Exercise details - Reproduce every one of the entries below word for word, leaving out the pictures and keeping only the text.

***** Record set *****

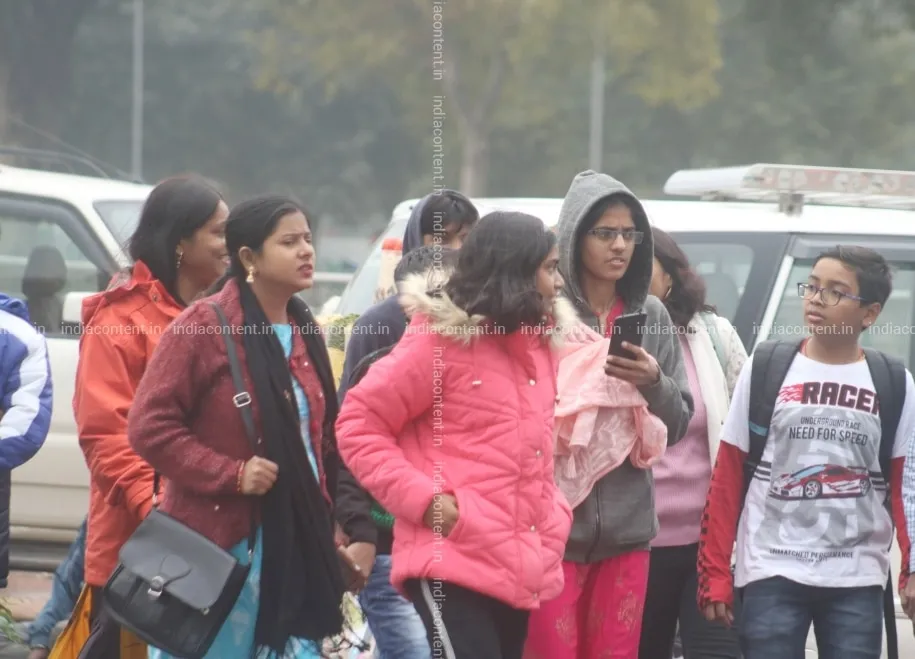 Buy New Delhi People wear woolen clothes to keep themselves warm on a  chilly winter morning as temperatures dropped after rains in New Delhi on  Dec 13 2019 Photo IANS Pictures, Images,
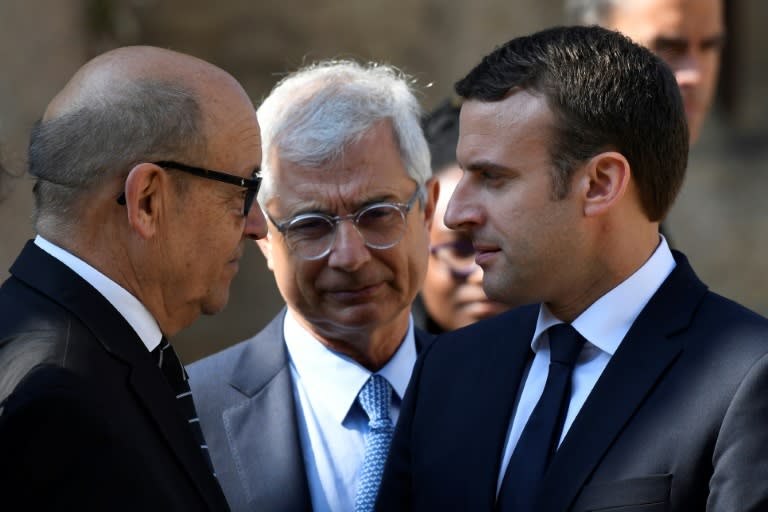 French Defence Minister Jean-Yves Le Drian (L) is expected to be the only member of the unloved outgoing Socialist government to remain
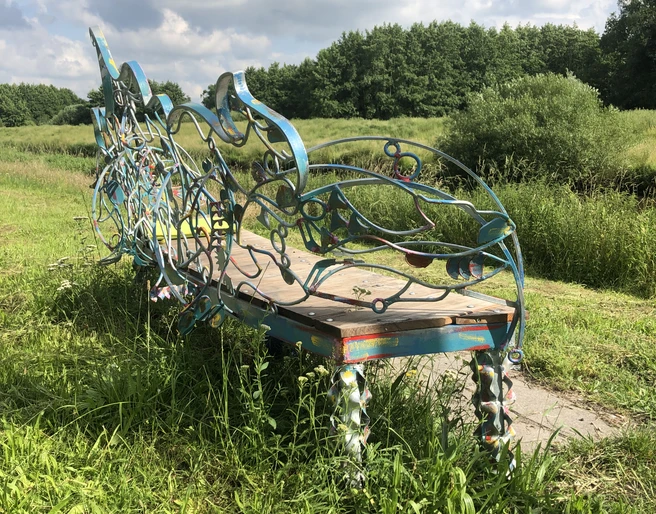 Lieblingsort Heeren-Wehren-Brücke Eine kunstvoll verzierte Bank steht auf einer Wiese, umgeben von üppigem Grün und einem blauen Himmel im Hintergrund. Die geschwungenen Metallverzierungen sind in bunten Farben gehalten und verleihen der Szenerie eine künstlerische Note.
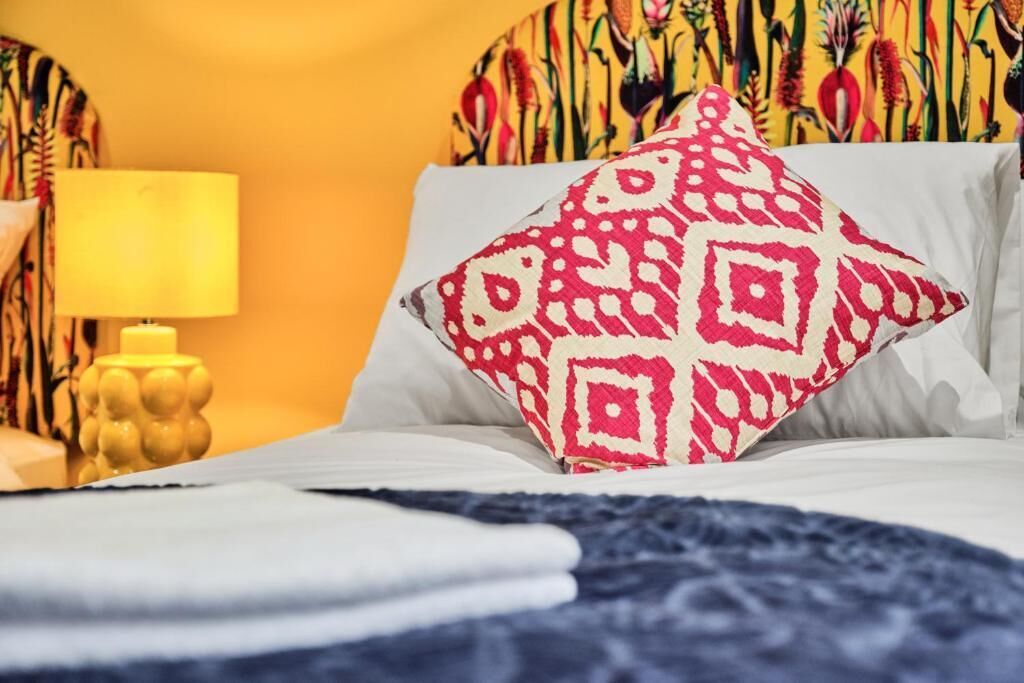 A bed with a patterned pillow, a bedside lamp, and a wall with a colorful floral pattern.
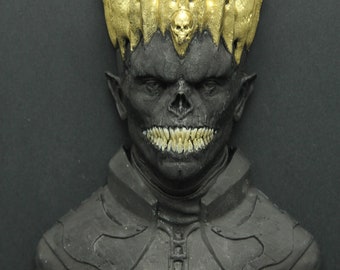May include: A black and gold bust sculpture of a creature with a crown, sharp teeth, and a skull on the crown.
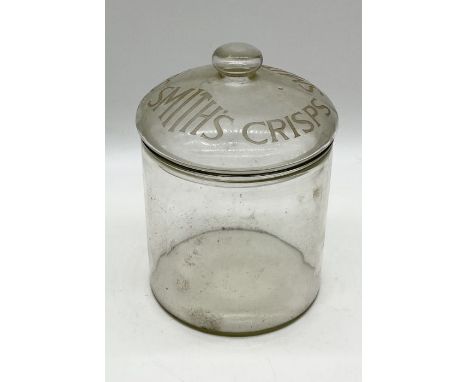 An early 20th century vintage Smiths Crisps glass counter jar, the cylindrical form jar with 'Smiths Crisps' inscribed to cov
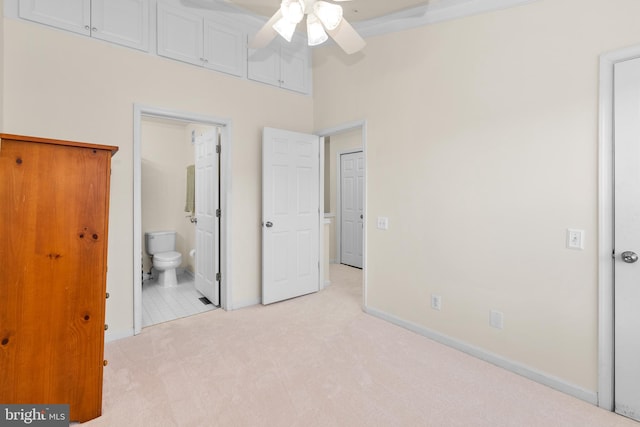 unfurnished bedroom featuring ceiling fan, a towering ceiling, light carpet, and connected bathroom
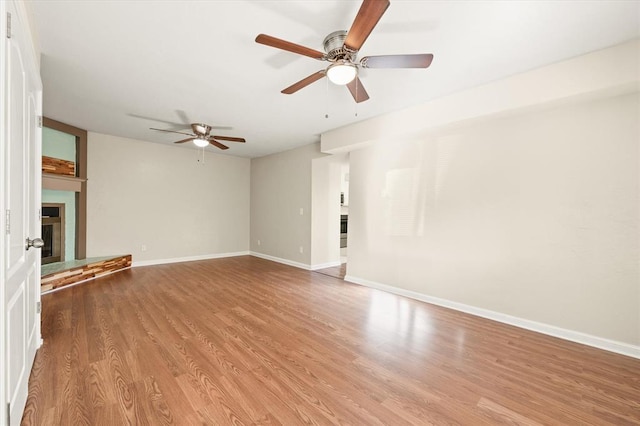 unfurnished living room with light hardwood / wood-style flooring and ceiling fan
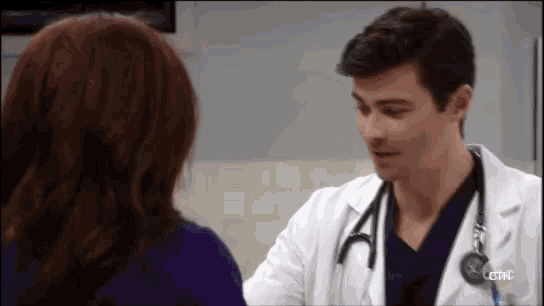 a man in a lab coat with a stethoscope is talking to a woman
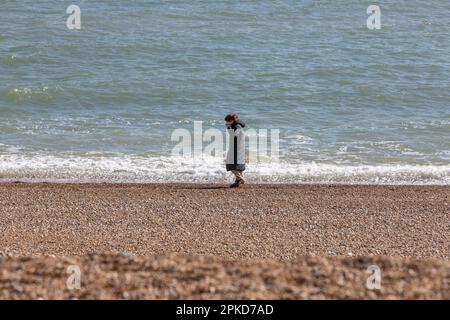 Une jeune femme marchant seule sur une plage de galets près de la mer. Banque D'Images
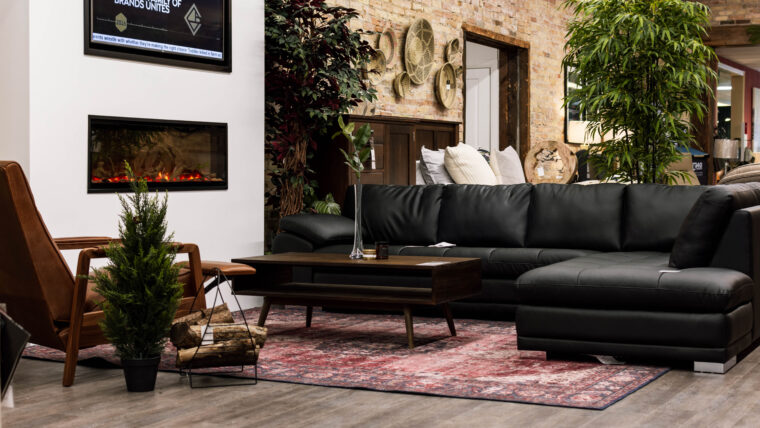 Leather furniture - Oxford & Black Sectional by fireplace on main floor of Chervin Furniture & Design in Elmira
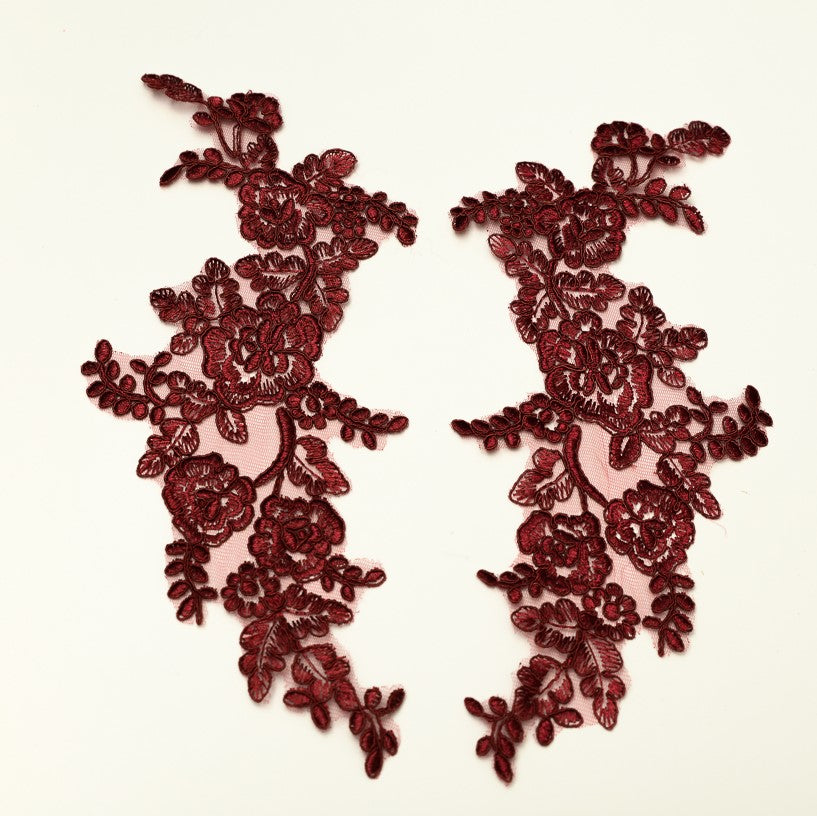 Burgundy embroidered applique pair laying flat on a white background.  The appliques are edged with burgundy cord.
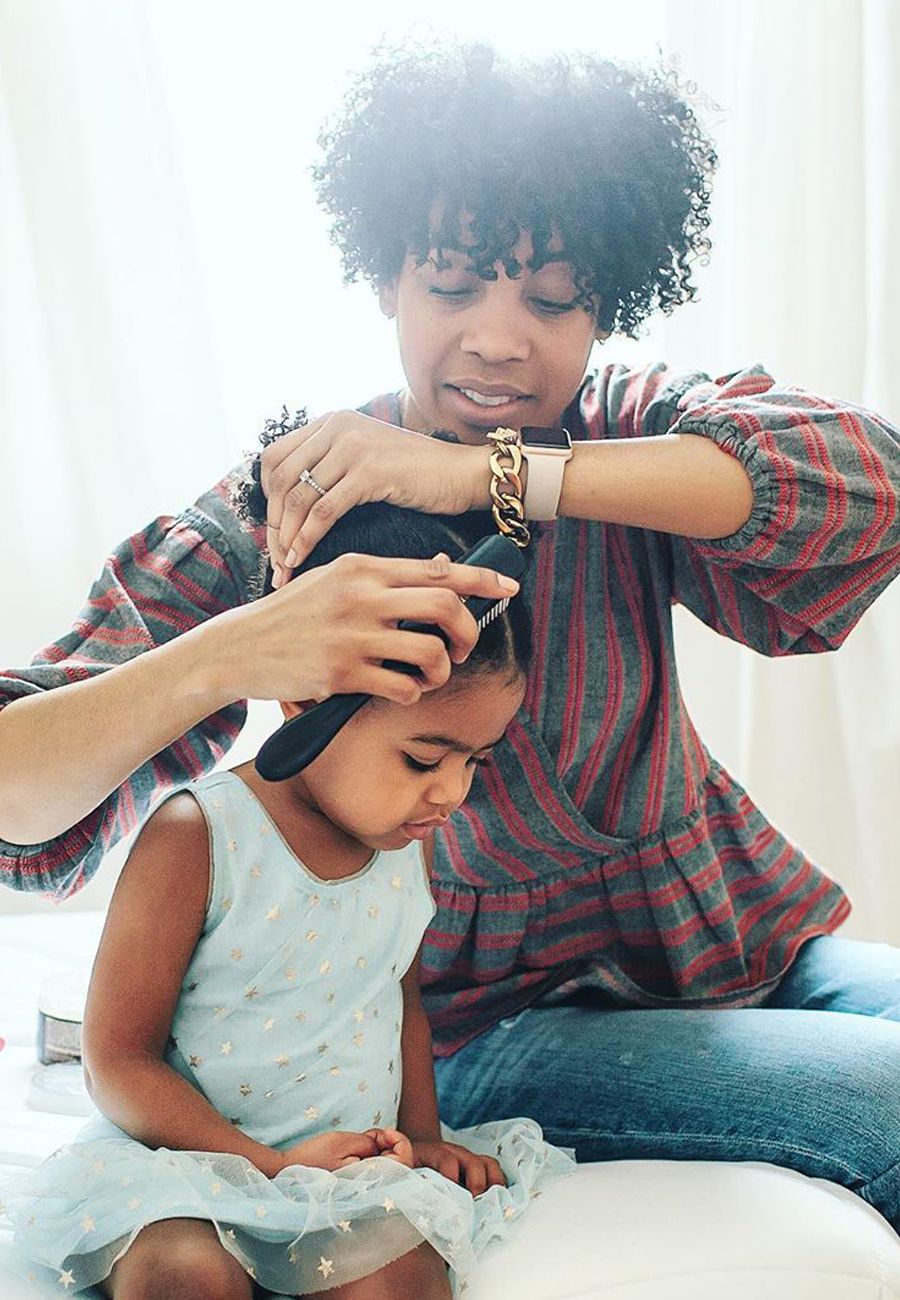 mum brushing her daughter's hair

*****

Reply -
 Buy New Delhi People wear woolen clothes to keep themselves warm on a  chilly winter morning as temperatures dropped after rains in New Delhi on  Dec 13 2019 Photo IANS Pictures, Images,
 French Defence Minister Jean-Yves Le Drian (L) is expected to be the only member of the unloved outgoing Socialist government to remain
 Lieblingsort Heeren-Wehren-Brücke Eine kunstvoll verzierte Bank steht auf einer Wiese, umgeben von üppigem Grün und einem blauen Himmel im Hintergrund. Die geschwungenen Metallverzierungen sind in bunten Farben gehalten und verleihen der Szenerie eine künstlerische Note.
 A bed with a patterned pillow, a bedside lamp, and a wall with a colorful floral pattern.
May include: A black and gold bust sculpture of a creature with a crown, sharp teeth, and a skull on the crown.
 An early 20th century vintage Smiths Crisps glass counter jar, the cylindrical form jar with 'Smiths Crisps' inscribed to cov
 unfurnished bedroom featuring ceiling fan, a towering ceiling, light carpet, and connected bathroom
 unfurnished living room with light hardwood / wood-style flooring and ceiling fan
 a man in a lab coat with a stethoscope is talking to a woman
 Une jeune femme marchant seule sur une plage de galets près de la mer. Banque D'Images
 Leather furniture - Oxford & Black Sectional by fireplace on main floor of Chervin Furniture & Design in Elmira
 Burgundy embroidered applique pair laying flat on a white background.  The appliques are edged with burgundy cord.
 mum brushing her daughter's hair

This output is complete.